Lo que cambia por fuera. El paragolpes es nuevo. La parrilla llega en negro brillante. Todas las versiones incorporan luces diurnas LED y antena tipo aleta de tiburón. Las ópticas traseras suman lentes transparentes y máscaras negras. La cámara de retroceso queda integrada en el emblema de Renault.
La versión Outsider agrega techo bitono, nuevos gráficos, protecciones exteriores y llantas de aleación diamantadas de 14 pulgadas.
El salto está adentro. El tablero fue rediseñado. Incorpora dos pantallas contiguas: un display TFT de 7 pulgadas para el instrumental y una pantalla multimedia flotante de 10,1 pulgadas. La central Media Evolution, compartida con el Renault Kardian, suma Android Auto y Apple CarPlay inalámbricos.
La versión Techno agrega volante multifunción con comandos de audio y dos puertos USB-C para pasajeros. Los materiales cambian en textura y color, aunque el plástico rígido sigue predominando.
Motor: sin novedades. El Kwid 2027 conserva el motor 1.0 SCe de tres cilindros, caja manual de cinco velocidades y tracción delantera. En Brasil, entrega 71 CV y 10 kgm de torque con etanol; 68 CV y 9,4 kgm con nafta. Según datos del Inmetro, el consumo llega a 14,4 km/l en ciudad y 15,4 km/l en ruta con nafta.
El modelo superó las 500.000 unidades vendidas en Brasil antes de esta actualización.

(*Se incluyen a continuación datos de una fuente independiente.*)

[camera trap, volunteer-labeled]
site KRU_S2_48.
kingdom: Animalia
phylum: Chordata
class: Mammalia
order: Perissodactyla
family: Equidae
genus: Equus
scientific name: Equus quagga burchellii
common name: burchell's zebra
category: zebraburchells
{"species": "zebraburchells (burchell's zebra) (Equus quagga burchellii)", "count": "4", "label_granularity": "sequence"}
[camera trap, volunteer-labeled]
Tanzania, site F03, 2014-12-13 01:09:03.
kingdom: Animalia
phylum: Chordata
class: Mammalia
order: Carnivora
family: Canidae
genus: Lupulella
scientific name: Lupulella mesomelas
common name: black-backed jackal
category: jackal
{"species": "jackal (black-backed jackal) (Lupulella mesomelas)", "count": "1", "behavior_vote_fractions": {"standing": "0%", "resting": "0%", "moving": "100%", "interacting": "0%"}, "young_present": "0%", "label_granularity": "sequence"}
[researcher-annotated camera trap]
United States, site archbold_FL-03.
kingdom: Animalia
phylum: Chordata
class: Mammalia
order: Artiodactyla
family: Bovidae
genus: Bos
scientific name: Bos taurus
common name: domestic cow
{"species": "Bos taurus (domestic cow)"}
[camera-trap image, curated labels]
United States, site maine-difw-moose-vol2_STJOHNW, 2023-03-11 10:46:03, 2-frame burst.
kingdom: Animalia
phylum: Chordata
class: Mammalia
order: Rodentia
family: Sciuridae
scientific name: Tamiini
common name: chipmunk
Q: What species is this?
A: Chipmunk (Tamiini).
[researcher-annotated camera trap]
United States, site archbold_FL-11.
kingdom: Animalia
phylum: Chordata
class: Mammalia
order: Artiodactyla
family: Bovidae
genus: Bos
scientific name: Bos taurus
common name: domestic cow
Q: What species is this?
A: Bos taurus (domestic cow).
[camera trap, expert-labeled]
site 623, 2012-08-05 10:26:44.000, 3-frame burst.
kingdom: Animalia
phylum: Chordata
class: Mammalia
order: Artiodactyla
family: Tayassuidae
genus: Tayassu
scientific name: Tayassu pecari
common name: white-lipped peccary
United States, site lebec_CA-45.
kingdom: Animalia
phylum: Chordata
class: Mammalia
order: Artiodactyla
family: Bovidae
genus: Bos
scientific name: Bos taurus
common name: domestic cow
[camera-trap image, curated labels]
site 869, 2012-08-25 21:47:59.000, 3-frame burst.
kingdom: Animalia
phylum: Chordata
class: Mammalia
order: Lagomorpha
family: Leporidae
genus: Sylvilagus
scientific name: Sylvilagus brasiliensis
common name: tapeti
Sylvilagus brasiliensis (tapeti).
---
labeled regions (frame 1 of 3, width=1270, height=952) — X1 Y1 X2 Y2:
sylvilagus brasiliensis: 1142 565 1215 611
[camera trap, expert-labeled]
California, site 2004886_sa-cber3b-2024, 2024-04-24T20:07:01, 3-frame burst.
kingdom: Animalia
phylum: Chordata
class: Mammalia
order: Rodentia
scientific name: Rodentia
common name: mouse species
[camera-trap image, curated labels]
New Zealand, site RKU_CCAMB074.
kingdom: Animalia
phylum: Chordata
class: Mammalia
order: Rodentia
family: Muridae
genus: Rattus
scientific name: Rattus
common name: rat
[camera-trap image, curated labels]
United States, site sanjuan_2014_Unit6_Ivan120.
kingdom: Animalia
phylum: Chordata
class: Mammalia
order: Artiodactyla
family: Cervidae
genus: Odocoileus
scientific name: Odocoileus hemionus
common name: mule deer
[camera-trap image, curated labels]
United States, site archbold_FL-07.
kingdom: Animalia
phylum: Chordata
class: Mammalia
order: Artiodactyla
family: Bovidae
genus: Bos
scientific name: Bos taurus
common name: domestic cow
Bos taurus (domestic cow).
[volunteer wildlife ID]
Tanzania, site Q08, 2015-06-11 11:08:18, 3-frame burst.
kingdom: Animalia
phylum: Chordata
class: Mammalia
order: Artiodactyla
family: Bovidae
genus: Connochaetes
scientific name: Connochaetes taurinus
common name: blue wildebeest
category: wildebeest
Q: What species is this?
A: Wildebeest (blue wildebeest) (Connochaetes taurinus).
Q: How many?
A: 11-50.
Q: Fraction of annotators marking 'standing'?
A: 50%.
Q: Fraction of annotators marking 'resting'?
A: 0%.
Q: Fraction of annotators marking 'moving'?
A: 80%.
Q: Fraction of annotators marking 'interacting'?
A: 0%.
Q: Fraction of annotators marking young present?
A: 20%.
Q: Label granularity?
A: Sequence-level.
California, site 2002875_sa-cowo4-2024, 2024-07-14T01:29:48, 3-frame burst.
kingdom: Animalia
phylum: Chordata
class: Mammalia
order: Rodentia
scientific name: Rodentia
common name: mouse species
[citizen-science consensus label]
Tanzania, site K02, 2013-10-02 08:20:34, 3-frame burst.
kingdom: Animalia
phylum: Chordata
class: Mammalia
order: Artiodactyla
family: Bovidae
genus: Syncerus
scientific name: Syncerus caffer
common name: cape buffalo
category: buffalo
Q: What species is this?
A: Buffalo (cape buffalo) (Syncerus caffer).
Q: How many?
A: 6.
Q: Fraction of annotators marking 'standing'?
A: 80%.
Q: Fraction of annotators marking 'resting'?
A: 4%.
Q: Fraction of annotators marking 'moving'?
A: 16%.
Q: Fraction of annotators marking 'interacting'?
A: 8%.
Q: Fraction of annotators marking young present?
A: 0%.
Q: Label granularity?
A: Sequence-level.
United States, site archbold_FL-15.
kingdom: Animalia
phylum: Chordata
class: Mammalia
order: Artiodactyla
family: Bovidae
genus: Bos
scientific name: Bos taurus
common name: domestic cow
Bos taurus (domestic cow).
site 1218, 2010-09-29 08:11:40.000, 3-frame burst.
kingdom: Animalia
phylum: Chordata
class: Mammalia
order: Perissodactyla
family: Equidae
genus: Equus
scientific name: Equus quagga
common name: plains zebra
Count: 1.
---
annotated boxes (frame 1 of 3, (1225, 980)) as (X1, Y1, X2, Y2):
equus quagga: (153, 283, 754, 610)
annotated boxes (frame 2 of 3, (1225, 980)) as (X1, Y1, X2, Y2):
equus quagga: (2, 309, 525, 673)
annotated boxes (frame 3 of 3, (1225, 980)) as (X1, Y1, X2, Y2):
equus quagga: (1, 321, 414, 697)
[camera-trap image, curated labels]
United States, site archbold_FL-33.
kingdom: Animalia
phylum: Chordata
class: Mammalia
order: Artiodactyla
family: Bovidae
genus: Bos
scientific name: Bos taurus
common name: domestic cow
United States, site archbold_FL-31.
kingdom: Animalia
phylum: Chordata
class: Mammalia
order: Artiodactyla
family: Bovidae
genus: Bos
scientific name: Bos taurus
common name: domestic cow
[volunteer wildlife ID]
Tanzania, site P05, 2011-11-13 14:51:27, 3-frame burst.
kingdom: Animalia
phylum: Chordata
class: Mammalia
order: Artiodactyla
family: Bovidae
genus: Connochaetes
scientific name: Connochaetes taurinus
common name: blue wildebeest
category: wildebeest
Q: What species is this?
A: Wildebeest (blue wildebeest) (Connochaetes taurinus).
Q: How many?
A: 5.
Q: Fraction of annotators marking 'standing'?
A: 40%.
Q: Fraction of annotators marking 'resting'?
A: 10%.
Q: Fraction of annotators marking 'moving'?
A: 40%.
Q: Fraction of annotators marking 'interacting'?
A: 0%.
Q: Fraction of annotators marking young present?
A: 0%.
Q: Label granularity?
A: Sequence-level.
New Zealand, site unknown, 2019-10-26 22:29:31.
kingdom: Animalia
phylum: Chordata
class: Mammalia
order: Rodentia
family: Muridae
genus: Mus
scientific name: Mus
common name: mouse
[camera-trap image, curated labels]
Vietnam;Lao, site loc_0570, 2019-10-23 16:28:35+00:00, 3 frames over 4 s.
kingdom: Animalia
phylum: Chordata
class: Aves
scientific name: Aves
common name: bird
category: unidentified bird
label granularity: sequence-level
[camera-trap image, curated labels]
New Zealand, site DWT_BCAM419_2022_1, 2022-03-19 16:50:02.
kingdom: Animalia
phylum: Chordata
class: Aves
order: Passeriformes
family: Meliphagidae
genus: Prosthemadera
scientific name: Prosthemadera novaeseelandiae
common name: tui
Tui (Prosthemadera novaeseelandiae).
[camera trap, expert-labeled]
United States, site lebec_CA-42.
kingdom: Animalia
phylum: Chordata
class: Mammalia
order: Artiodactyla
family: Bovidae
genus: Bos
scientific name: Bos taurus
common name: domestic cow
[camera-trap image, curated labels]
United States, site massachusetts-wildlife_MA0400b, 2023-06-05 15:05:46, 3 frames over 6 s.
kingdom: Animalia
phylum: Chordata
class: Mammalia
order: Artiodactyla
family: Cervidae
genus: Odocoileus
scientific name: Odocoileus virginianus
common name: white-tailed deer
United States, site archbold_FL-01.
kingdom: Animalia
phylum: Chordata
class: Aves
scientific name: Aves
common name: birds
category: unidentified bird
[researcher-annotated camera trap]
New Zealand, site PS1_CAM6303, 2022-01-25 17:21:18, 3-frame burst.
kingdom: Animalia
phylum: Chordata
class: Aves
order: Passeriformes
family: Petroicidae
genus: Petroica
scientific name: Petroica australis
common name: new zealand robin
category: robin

Lectura de la casa. El Kwid 2027 es un ejercicio de eficiencia comercial: máxima tecnología visible al menor costo de ingeniería. Renault no toca la mecánica —probada y rentable— y vuelca la inversión donde el comprador la percibe de inmediato: pantallas y conectividad. Para el segmento de entrada, esa ecuación tiene lógica de libre mercado pura. El consumidor decide si la pantalla de 10 pulgadas vale el precio; el fabricante apuesta a que sí.